Task requirements: Write the entries out again exactly; any picture among them gets left out.
+++++
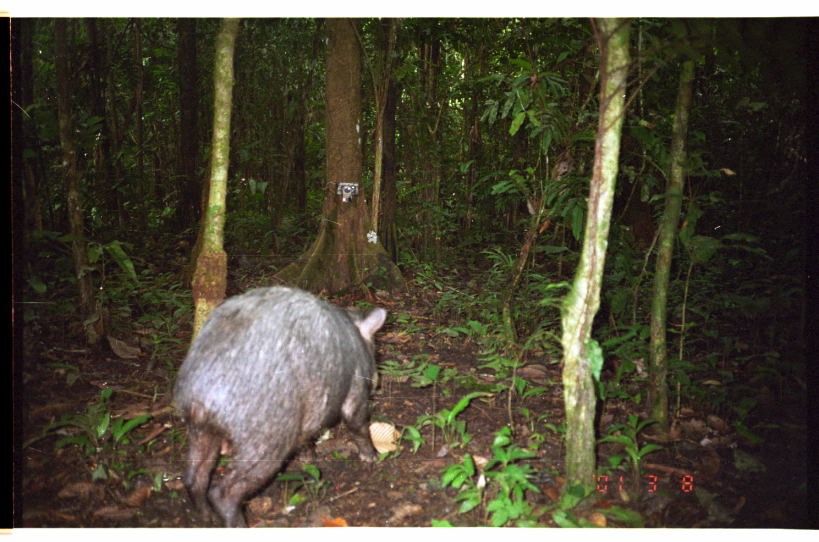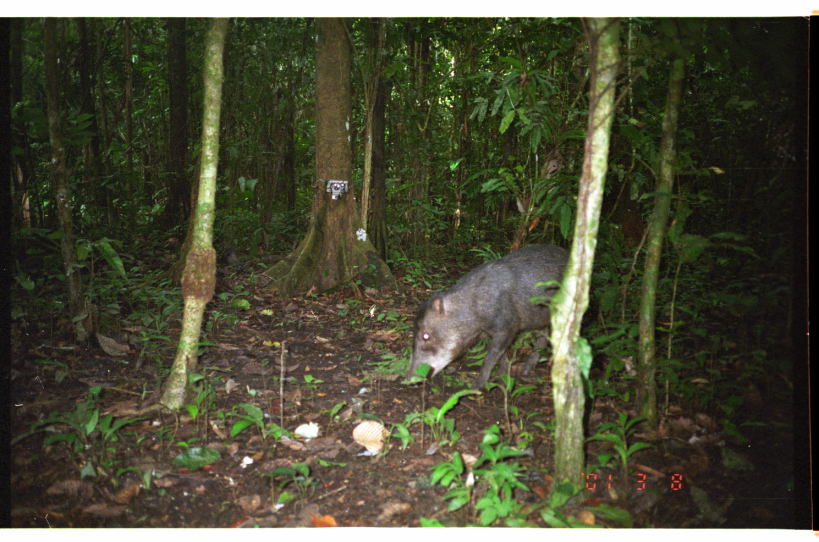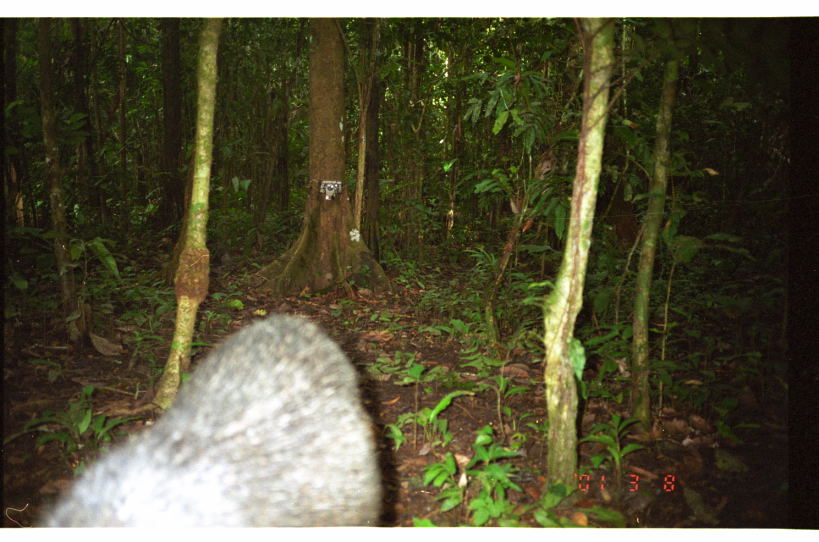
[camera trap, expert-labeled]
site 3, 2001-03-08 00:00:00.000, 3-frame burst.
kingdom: Animalia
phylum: Chordata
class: Mammalia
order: Artiodactyla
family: Tayassuidae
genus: Tayassu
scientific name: Tayassu pecari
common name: white-lipped peccary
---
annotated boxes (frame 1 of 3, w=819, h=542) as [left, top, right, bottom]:
tayassu pecari: [166, 282, 387, 528]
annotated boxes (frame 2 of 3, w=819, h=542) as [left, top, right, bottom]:
tayassu pecari: [402, 242, 569, 393]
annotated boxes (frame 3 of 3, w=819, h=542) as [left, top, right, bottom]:
tayassu pecari: [32, 309, 385, 527]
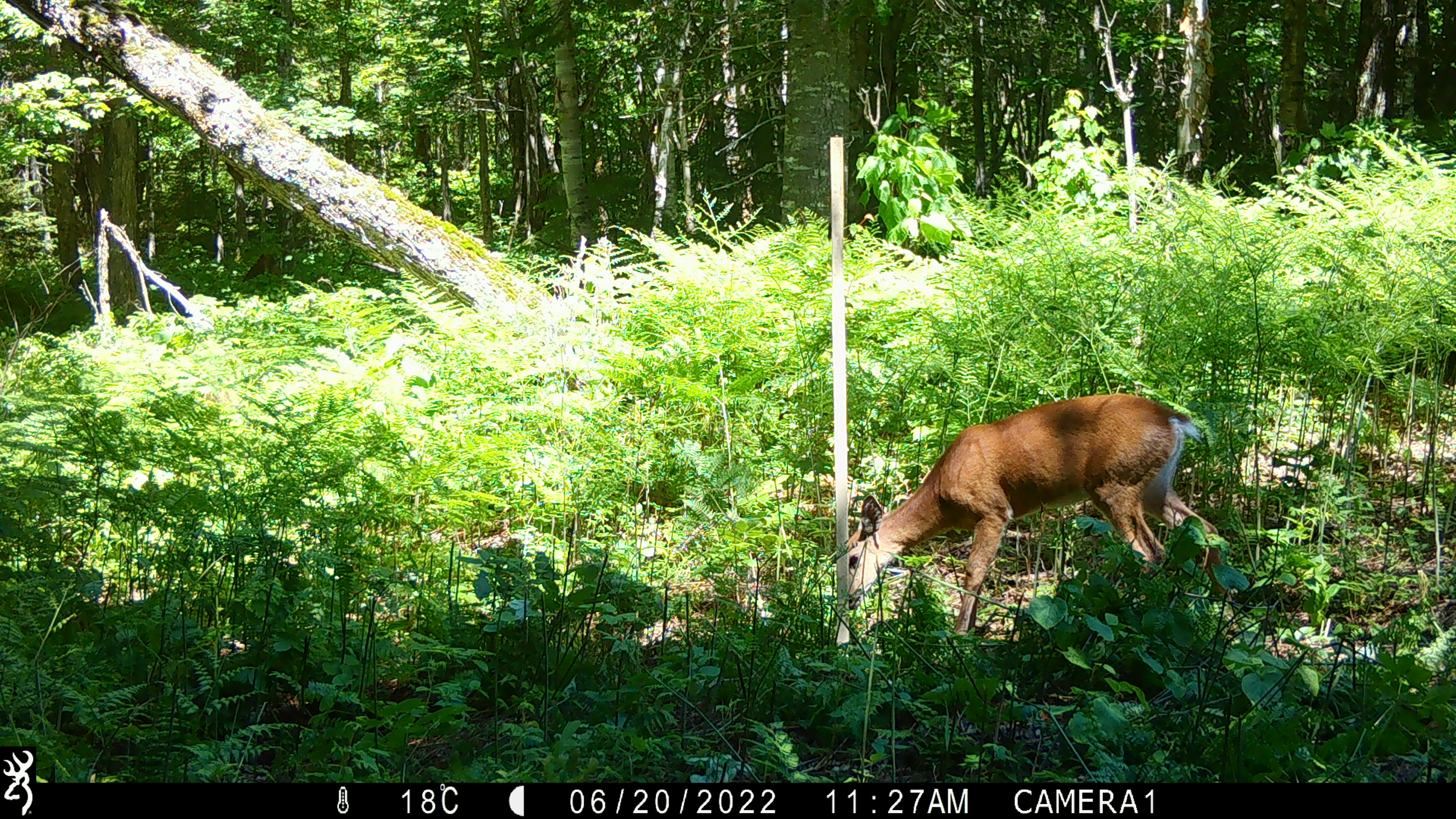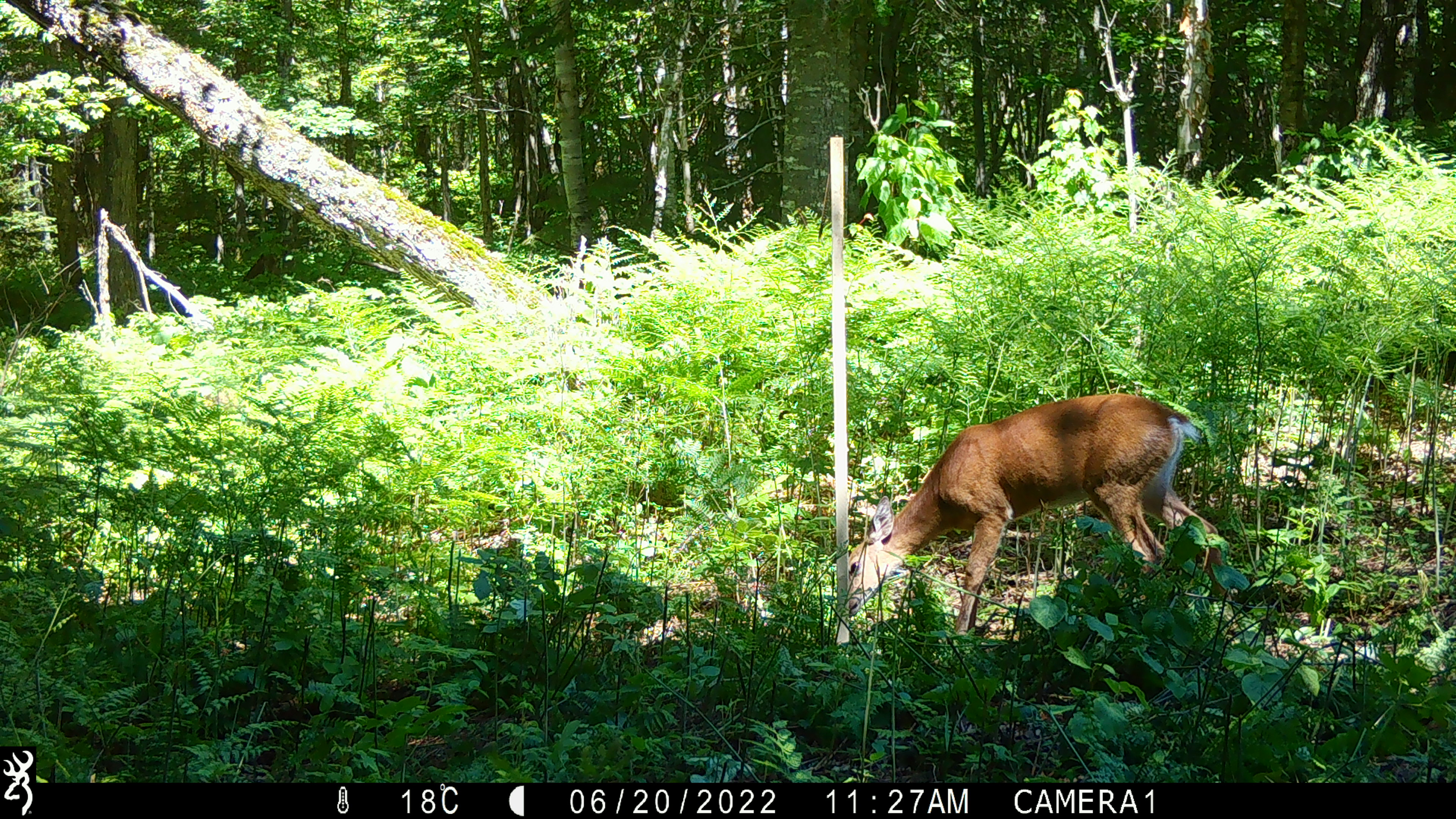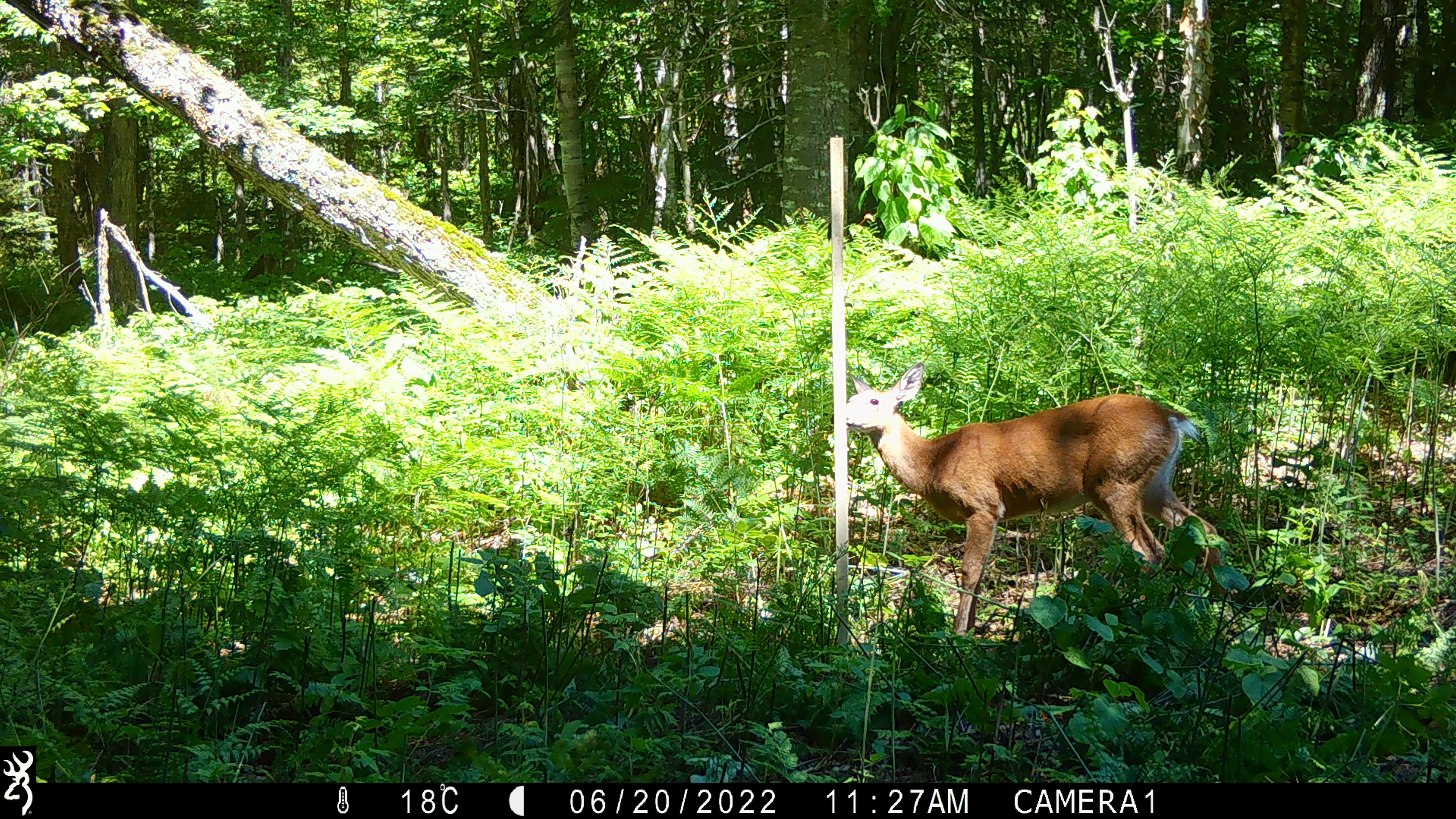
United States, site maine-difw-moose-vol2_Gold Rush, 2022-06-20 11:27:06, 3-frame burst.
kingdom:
+++++
Solved problem:
[camera trap, expert-labeled]
site 3, 2001-03-08 00:00:00.000, 3-frame burst.
kingdom: Animalia
phylum: Chordata
class: Mammalia
order: Artiodactyla
family: Tayassuidae
genus: Tayassu
scientific name: Tayassu pecari
common name: white-lipped peccary
---
annotated boxes (frame 1 of 3, w=819, h=542) as [left, top, right, bottom]:
tayassu pecari: [166, 282, 387, 528]
annotated boxes (frame 2 of 3, w=819, h=542) as [left, top, right, bottom]:
tayassu pecari: [402, 242, 569, 393]
annotated boxes (frame 3 of 3, w=819, h=542) as [left, top, right, bottom]:
tayassu pecari: [32, 309, 385, 527]
United States, site maine-difw-moose-vol2_Gold Rush, 2022-06-20 11:27:06, 3-frame burst.
kingdom:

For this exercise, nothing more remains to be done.